Ozols knew which way the wind was blowing; he knew the fortunes of war had shifted against him and his comrades. The Swedes no longer wanted to admit the existence of the Odal defense organization, the cooperative agreement between the Swedish government and Nazi Germany. No one was better at interpreting events and switching to the winning side than the Swedes. But going back was not an alternative. He might just as well ask to borrow the rifle Ahlström had lying across his lap and put the barrel in his mouth. Where could he run to? The whole Baltic Sea was on fire.
“I have family here,” said Ozols. “I want you to help me.”
“How do you think I can do that?”
“You know who she is. You saw us at the harbor in Tallinn.”
Ozols stood up
and opened the jacket of his uniform.
Ahlström pointed the rifle barrel toward him but left the gun on his lap. He looked at the Iron Cross affixed to the jacket’s breast and at the lightning bolts on the collar, which had flashed in the light from the fireplace when Ozols reached into the inner pocket.
Ahlström pressed the barrel of the rifle to Ozols’s wrist. With a slow movement, he pushed up the sleeve of Ozols’s uniform.
“Where is your fine silver bracelet, Ozols?”
“I’ve lost it.”
Ahlström looked him in the eye for a long time. Finally he nodded, and Ozols felt the rifle move away from his wrist.
Ozols took out the picture of Rebeka, the only one he had.

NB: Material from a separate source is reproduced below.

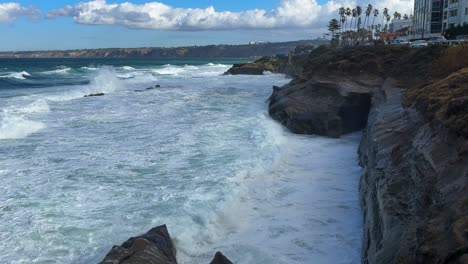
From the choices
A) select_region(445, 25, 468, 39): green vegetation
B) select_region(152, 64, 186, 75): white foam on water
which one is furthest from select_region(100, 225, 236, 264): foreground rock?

Held it up in front of Ahlström.
The smuggler raised his eyebrows.
“Rebeka was with you on your last journey across the sea with the Triin, so you should be able to find out where she is,” said Ozols. He laid his hand on Ahlström’s shoulder. “Shortly before you cast off with her at Tallinn last fall, she gave birth to our son, whom I have never seen. I have to meet him if it’s the last thing I do. I am here to find out where he is.”
SUNDAY,
AUGUST 13
8
“I just spoke with Robin Molander, the Ministry of Defence’s director-general for administrative affairs,” Charlie was saying.
Sarah rolled over in bed with her cell phone against her ear. She pulled up the blind at the head of the bed and squinted so the strong morning sunlight from across Kalvfjärden wouldn’t blind her.
“The crew of the Pyotr Velikiy has found the Kursk at a depth of one hundred eight meters in the Barents Sea,” Charlie continued. “They’ve picked up underwater sounds that seem to be knocks on the hull.”
The Kursk, the unsinkable submarine.
To lie there in a metal tube over a hundred meters below the surface of the pitch-black, ice-cold sea, knocking in hopes of attracting help. Sarah imagined the tumult and panic among the men on board. Poor bastards.